Director: James Mangold
Cast: Hugh Jackman, Will Yun Lee, Brian Tee, Hiroyuki Sanada, Hal Yamanouchi, Tao Okamoto, Rila Fukushima
RunTime: 2 hrs 21 mins
Rating: PG13 (Violence And Brief Coarse Langauge)
Released By: 20th Century Fox
Official Website: http://www.thewolverinemovie.com/intl/
Opening Day: 25 July 2013
Synopsis: Based on the celebrated comic book arc, this epic action-adventure takes Wolverine (Hugh Jackman), the most iconic character of the X-Men universe, to modern day Japan. Out of his depth in an unknown world he will face a host of unexpected and deadly opponents in a life-or-death battle that will leave him forever changed. Vulnerable for the first time and pushed to his physical and emotional limits, he confronts not only lethal samurai steel but also his inner struggle against his own immortality.
The Wolverine backstory is a natural spinoff from the (mostly) celebrated X-Men film trilogy: not only is he a favourite among fanboys and females, but his origins, temperament and near-invincible mutant powers present endless possibilities for a tortured protagonist. After all, how do you beat an immortal mutant armed with adamantium claws, accelerated healing, and enhanced physical/ sensory capabilities?

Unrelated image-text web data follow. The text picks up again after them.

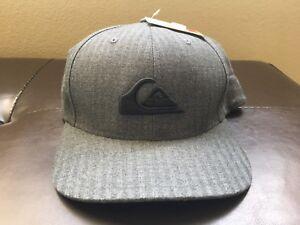 3c3086de2dbc2 Image is loading Quiksilver-Trepidant-Flexfit -Embroidered-Logo-Black-HAT-Cap-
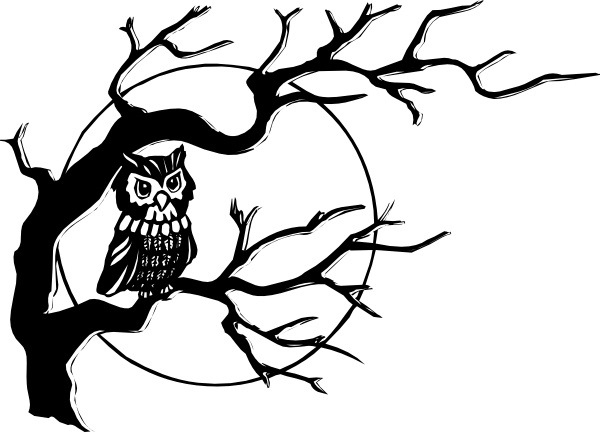 Owl On Tree Branch clip art Free vector in Open office drawing svg.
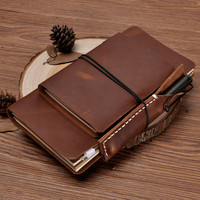 Handmade Refillable Leather Travelers Journals Pencil Case Set of Three, Notebook, Notepad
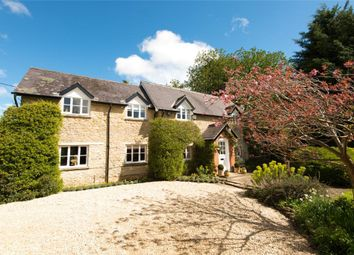 Thumbnail 5 bed detached house for sale in Shipton-On-Cherwell, Oxford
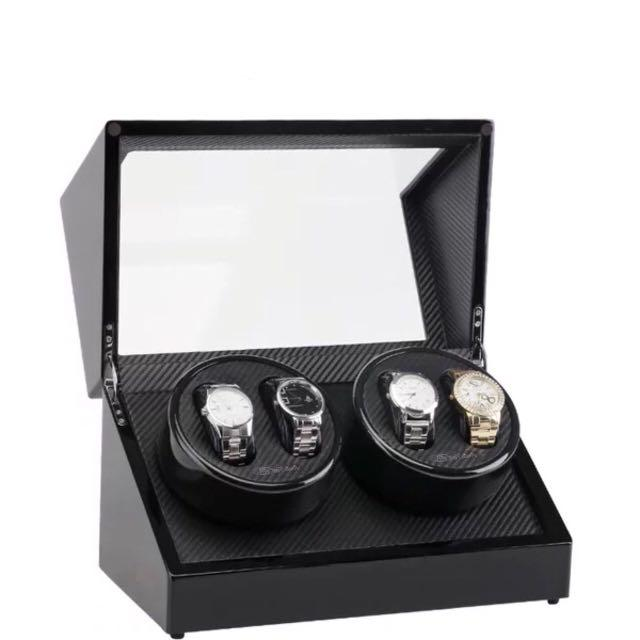 *Promo* BNIB Automatic Classic Watch Winder Wood Box (Piano black) for four (4) watches winding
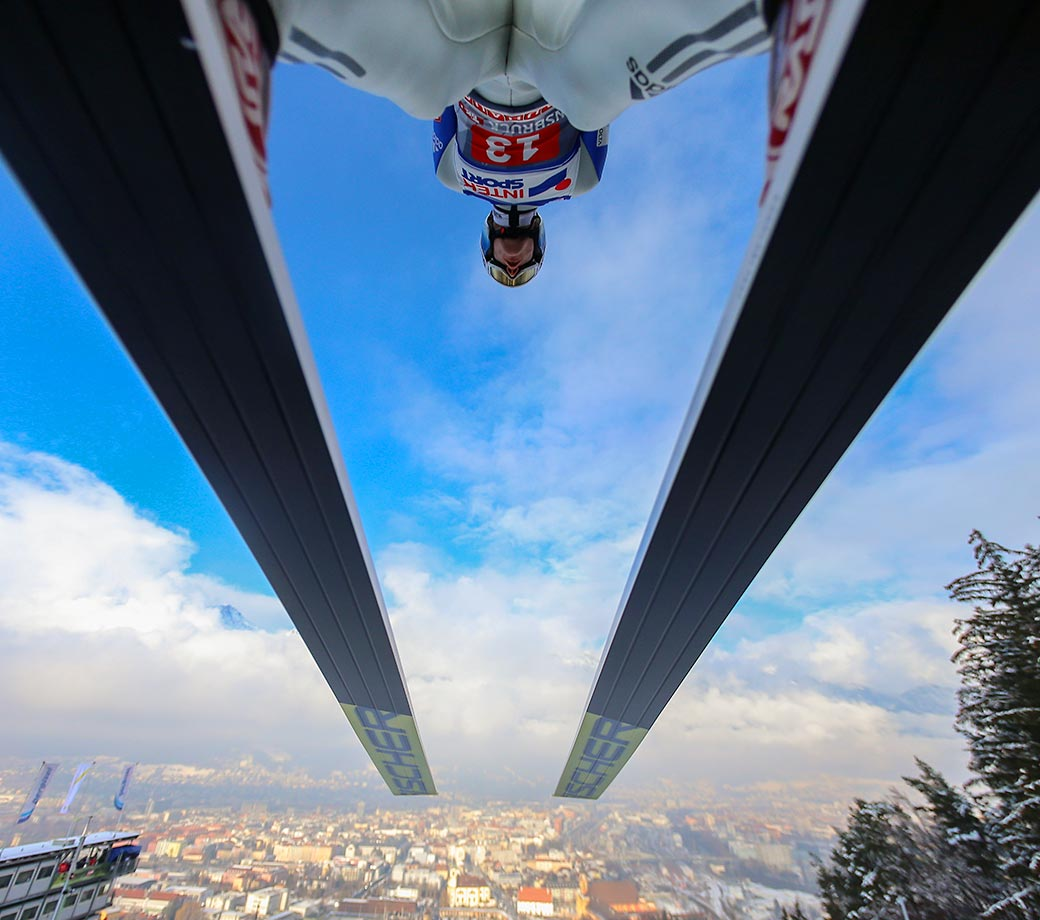 Kenneth Gangnes during the FIS Nordic World Cup Four Hills Tournament in Innsbruck, Austria.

This year’s “The Wolverine” explores the answers to that question. Based off a popular 1982 Marvel comic book arc, writers Mark Bomback and Scott Frank created another one-off digression from the ensemble movies. It's an attempt to skip past the unimpressive solo episode back in 2009 that was the Gavin Hood-directed “X-Men Origins: Wolverine”, which despite having intriguing characters like Deadpool and Gambit, managed to fall flat.
The movie picks up from when we last saw Logan/Wolverine (Hugh Jackman), grieving over having to kill the love of his life, the powerful telekinetic Jean Grey (Famke Janssen), who had been possessed by the Dark Phoenix in 2006’s “X Men: The Last Stand”. Broken down, he lives alone on the fringes of society, making his bed in the Yukon wilds and spending sleepless nights dreaming about Jean, who appears in multiple sequences in a diaphanous negligee looking and sounding completely out of character. She’s his id, personifying his guilt and suicidal inclinations. Logan identifies most closely with a random grizzly bear that ends up getting killed by a poisoned arrow, an incident that is likely a shadowy foretelling of the remainder of the story.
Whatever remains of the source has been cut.